The wars are not completely over, however. Though everyone talks now of a "balanced" approach to reading instruction, some researchers and teachers fear that approaches touted as balanced are actually imbalanced on the phonics side of the scale. Constance Weaver, for example, thinks that the two key California documents mentioned above--Every Child a Reader and "Teaching Reading: A Balanced, Comprehensive Approach"--are not balanced at all but harmfully overweighted on the phonics side (see the introduction and first chapter of Weaver's Reconsidering a Balanced Approach to Reading). Some researchers have argued that the low reading scores in California are not the result of a literature-based (whole language) curriculum but stem from other causes--the lack of books in school libraries and the poverty of students, for example (see articles by Jeff McQuillan and Kenneth Goodman in Reconsidering a Balanced Approach to Reading). Other scholars have attacked the research on which the phonics movement is based. The titles of the following two books suggest the views of their authors:
Coles, Gerald. Misreading Reading: The Bad Science That Hurts Children.
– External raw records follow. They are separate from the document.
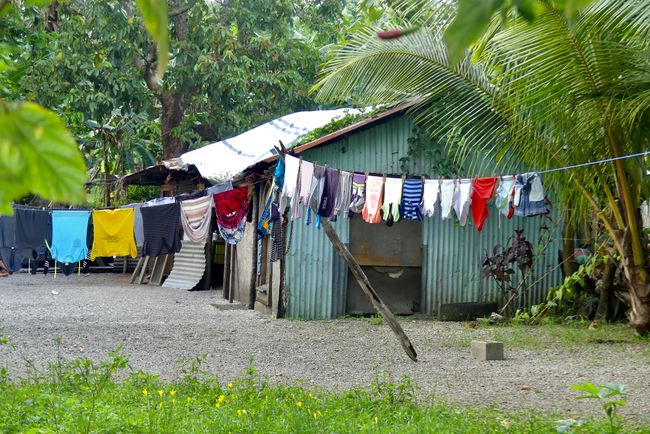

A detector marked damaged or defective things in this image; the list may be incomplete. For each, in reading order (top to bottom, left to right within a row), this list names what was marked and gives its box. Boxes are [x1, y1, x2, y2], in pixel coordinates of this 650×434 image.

rusty metal sheet [350, 219, 420, 266]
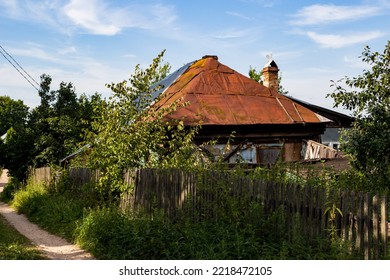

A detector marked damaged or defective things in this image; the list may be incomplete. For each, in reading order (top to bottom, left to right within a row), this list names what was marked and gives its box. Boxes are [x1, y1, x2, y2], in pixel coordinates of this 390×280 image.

rusty metal roof [152, 55, 330, 126]
rusty corrugated panel [154, 55, 328, 126]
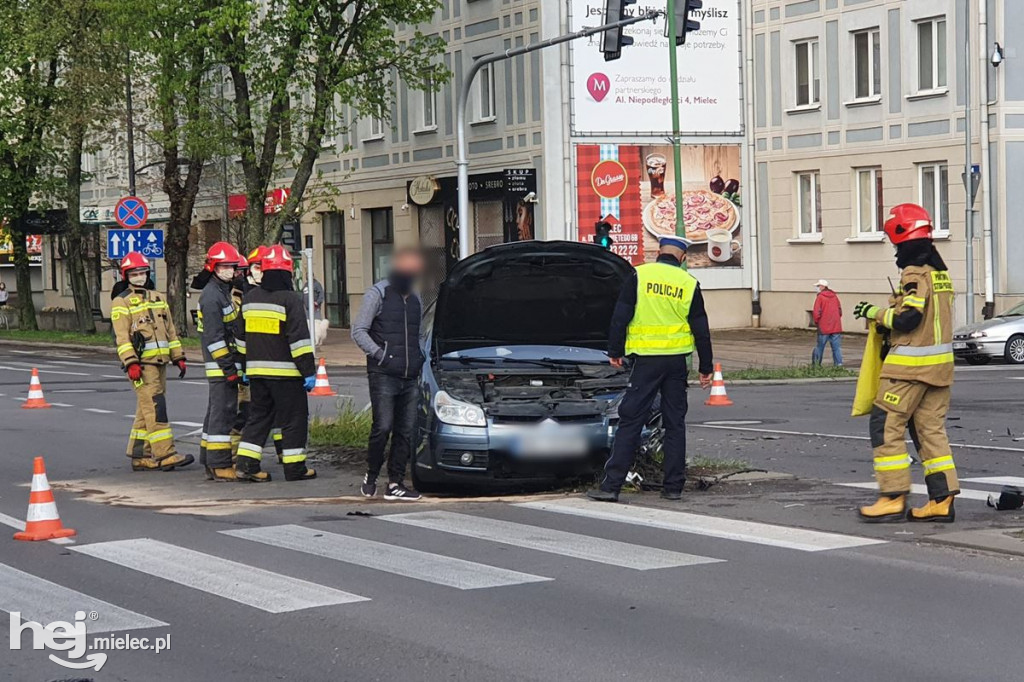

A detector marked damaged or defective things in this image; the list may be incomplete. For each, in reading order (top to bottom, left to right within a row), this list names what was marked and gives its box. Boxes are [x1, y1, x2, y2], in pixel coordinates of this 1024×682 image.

damaged car front [411, 238, 634, 489]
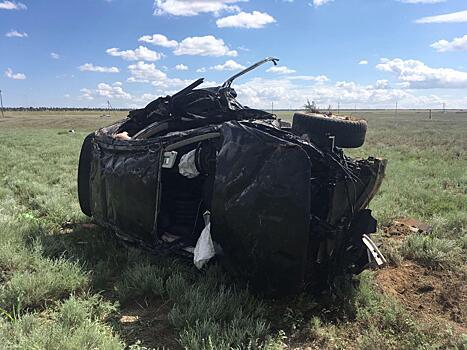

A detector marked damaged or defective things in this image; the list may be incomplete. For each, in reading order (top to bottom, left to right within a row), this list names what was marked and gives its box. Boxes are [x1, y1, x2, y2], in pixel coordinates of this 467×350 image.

wrecked suv [77, 57, 388, 296]
overturned vehicle [79, 57, 388, 296]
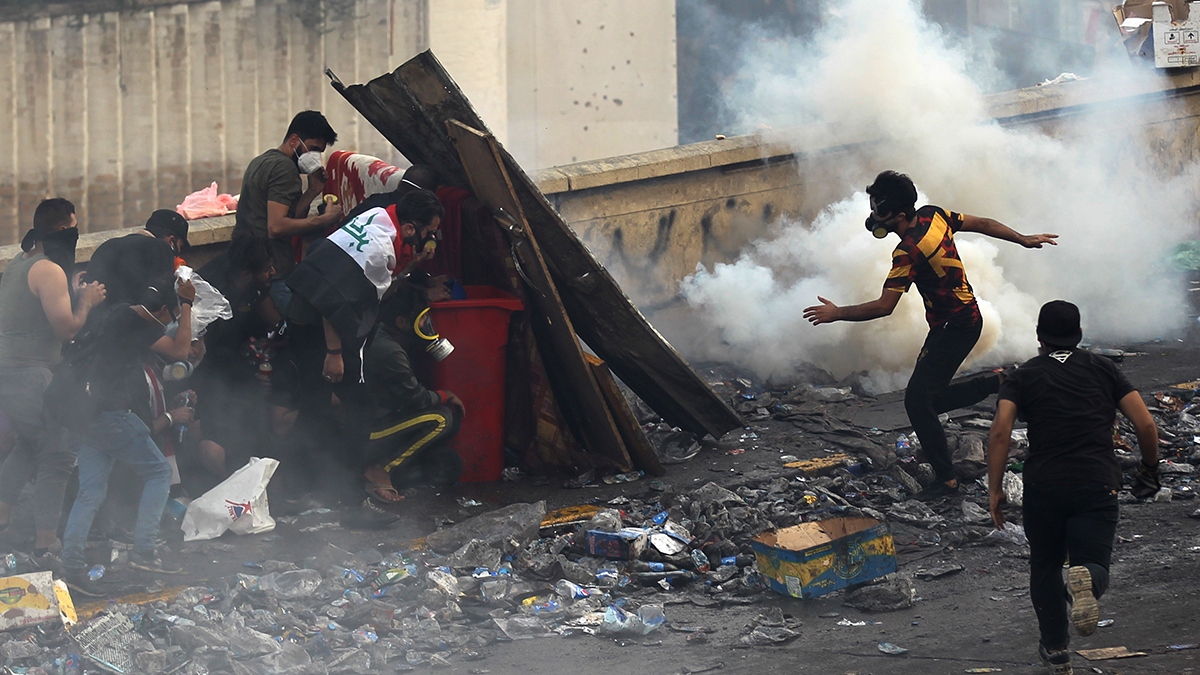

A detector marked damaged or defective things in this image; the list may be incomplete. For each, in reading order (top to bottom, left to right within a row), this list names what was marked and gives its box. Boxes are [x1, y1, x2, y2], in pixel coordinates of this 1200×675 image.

broken wood plank [328, 54, 740, 444]
broken wood plank [442, 119, 632, 472]
broken wood plank [588, 352, 672, 478]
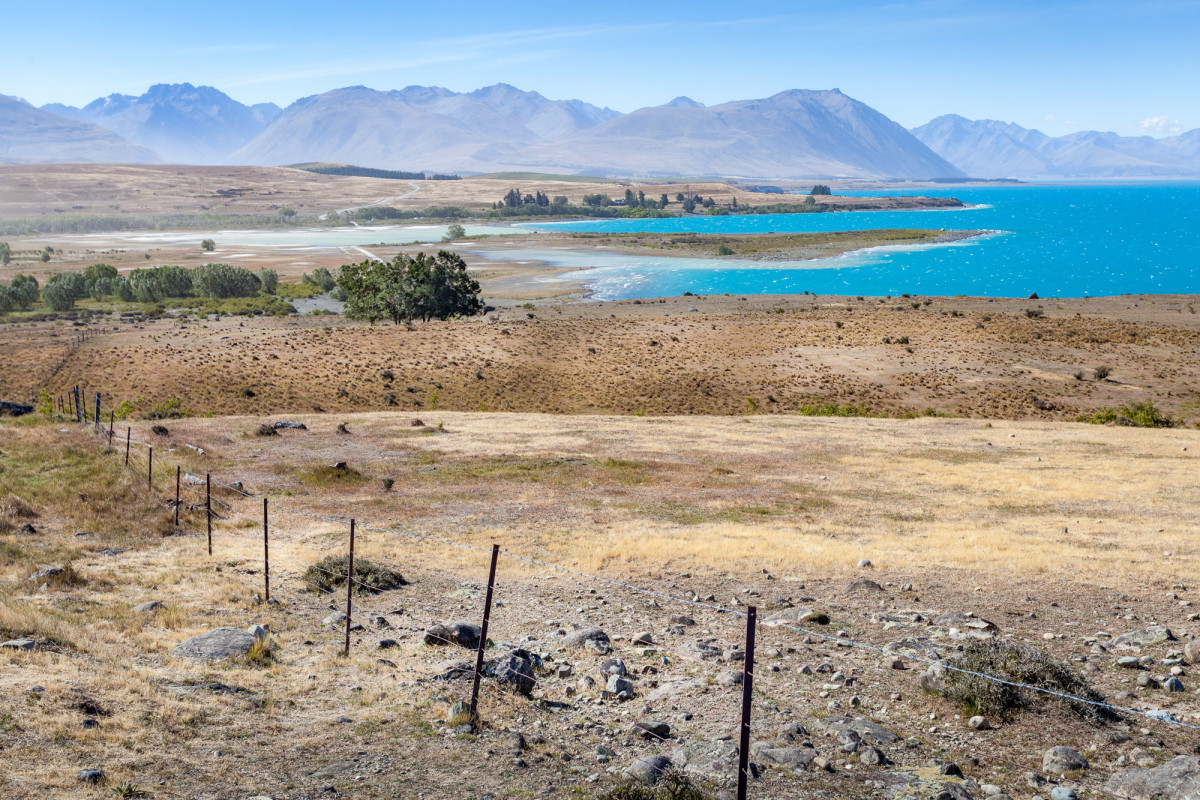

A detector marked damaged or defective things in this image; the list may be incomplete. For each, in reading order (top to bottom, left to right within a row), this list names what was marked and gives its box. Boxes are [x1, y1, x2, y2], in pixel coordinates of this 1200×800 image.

rusty fence post [468, 544, 501, 724]
rusty fence post [734, 606, 753, 800]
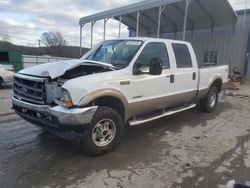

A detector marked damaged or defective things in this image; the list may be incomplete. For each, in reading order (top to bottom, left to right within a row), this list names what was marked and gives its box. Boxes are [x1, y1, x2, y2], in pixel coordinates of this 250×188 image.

crumpled hood [18, 59, 116, 79]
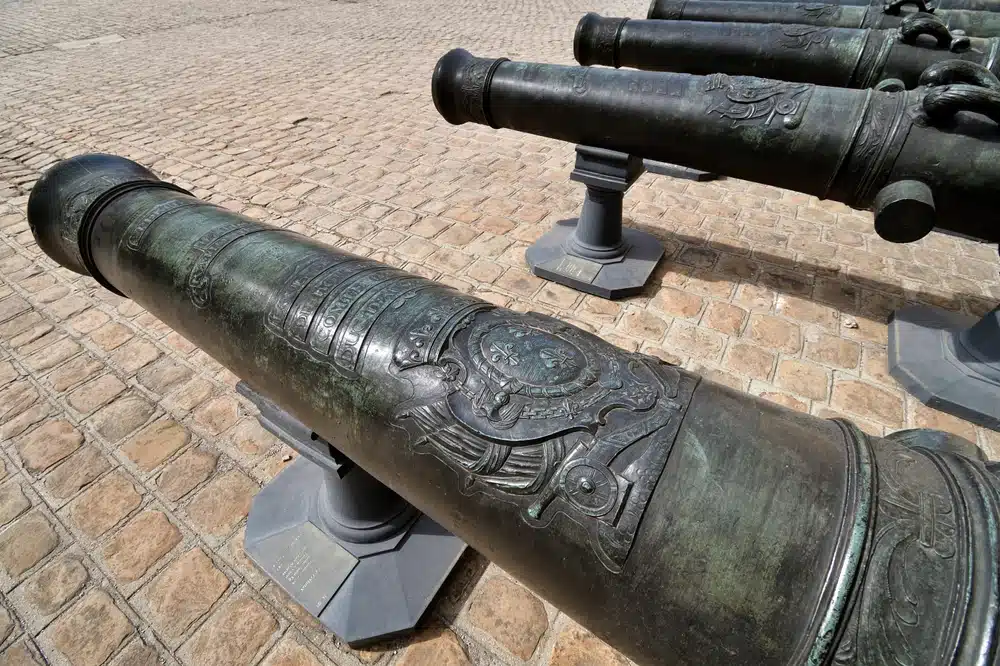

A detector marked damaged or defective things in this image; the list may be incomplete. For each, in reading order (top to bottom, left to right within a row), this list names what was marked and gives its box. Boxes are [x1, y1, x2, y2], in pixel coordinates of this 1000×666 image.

corroded metal surface [436, 48, 1000, 244]
corroded metal surface [576, 12, 996, 89]
corroded metal surface [648, 0, 1000, 37]
corroded metal surface [23, 153, 1000, 664]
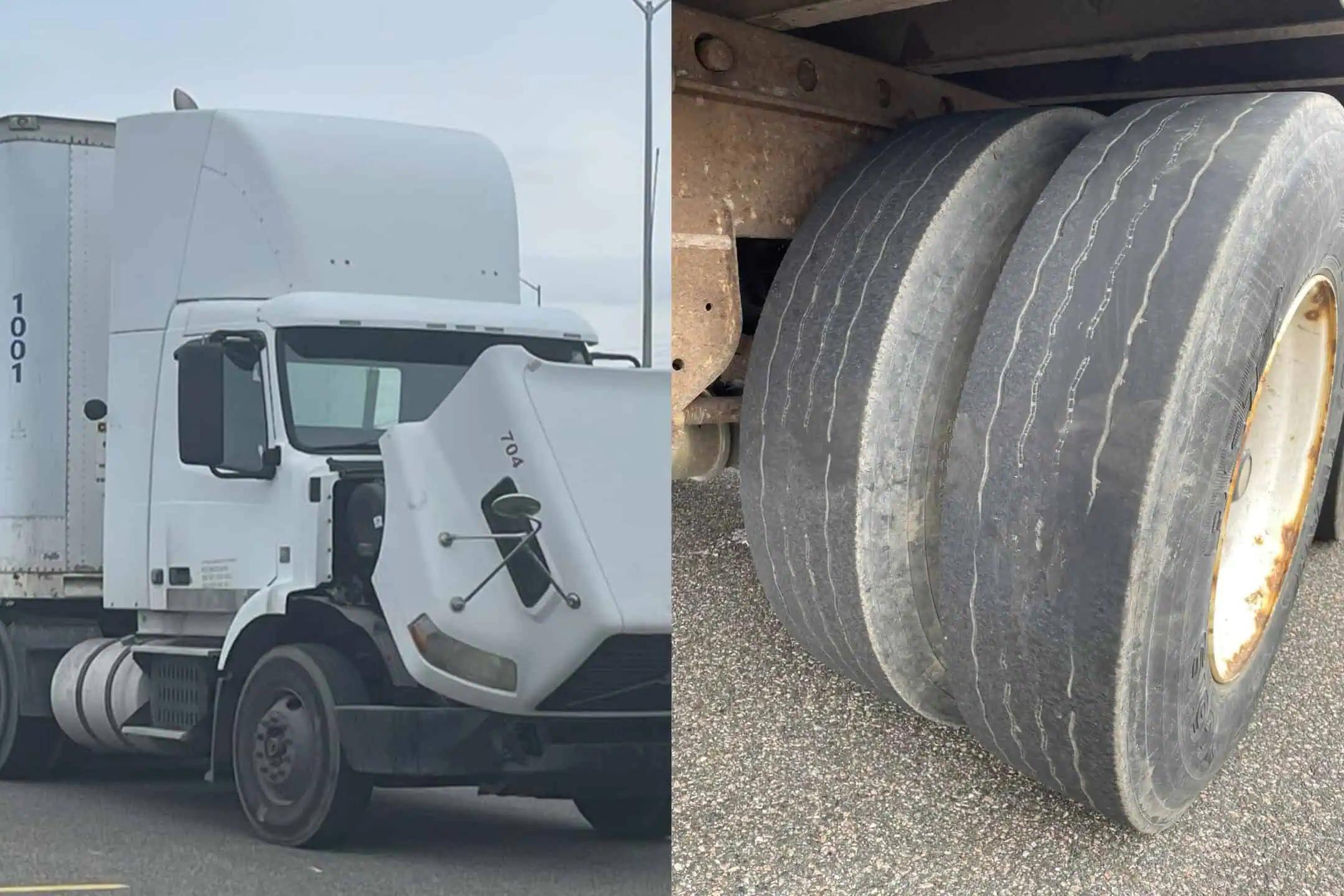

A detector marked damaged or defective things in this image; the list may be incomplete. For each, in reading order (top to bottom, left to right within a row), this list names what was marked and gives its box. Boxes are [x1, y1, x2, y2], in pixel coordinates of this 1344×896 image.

damaged hood [371, 346, 667, 712]
corroded rim [1215, 273, 1334, 677]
Portsmouth, NH: Heinemann, 2000
[Ordered by HSU Library; I'll put it on reserve when it arrives].
Taylor, Denny. Beginning to Read and the Spin Doctors of Science: The Political Campaign to Change America's
Mind about How Children Learn to Read. Urbana, IL: NCTE, 1998 [Reserve].
Possible areas of responsibility:
1. What is phonemic awareness? What does this term have to do with the linguistic concept of the phoneme that we have studied in the phonetics section of English 326? Why are some scholars arguing for the imporance of phonemic awareness training?
2. What is meant by phonics? What is the difference between explicit (or synthetic) phonics and implicit (or analytic) phonics? What is "embedded phonics" (You could include examples of phonics lessons from textbooks used in local schools.)
3. What is the whole-language approach to reading? (You could include a sample of a whole language lesson. Since the 1987 Language-Arts Framework [On Reserve]--now abandoned--was considered too "whole language," you could look at it and compare it to the new framework.)
3. Interviews with or surveys of local primary grade teachers regarding their thoughts concerning the current push for more phonemic awareness training and more phonics activities. Do they feel that the 1987 Language Arts Framework was imbalanced in the whole language direction? Do they applaud the move away from it? Are they pleased with the current approaches stressing "systematic explicit phonics" that are demanded by current state laws?
5. Analysis of the balanced approach which is recommended by the CDE and which is supposed to be embodied in official CDE documents, including the new Reading/Language Arts Framework. How does one define balance? Is California on the road to a truly balanced approach? For ways to define balance, see Jill Fitzgerald's "What Is This Thing Called 'Balance'?" (Reading Teacher 53 (Oct., 1999) 100-107 [Reserve]. See also the introduction and first chapter of Constance Weaver's Reconsidering a Balanced Approach to Reading [Reserve].
6. Discussion of a controversial research study. Look at a research study that more than any other has caused the movement toward more phonics but has been attacked by critics. The study is listed below. For criticism of it, see Chapter 4 of Denny Taylor's Beginning to Read and Chapter 3 of Gerry Coles' Misreading Reading.
Foorman, Barbara et al. "The Role of Instruction in Learning to Read: Preventing Reading Failure in At-Risk
Children." Journal of Educational Psychology 90 (1998): 37-55 [Reserve].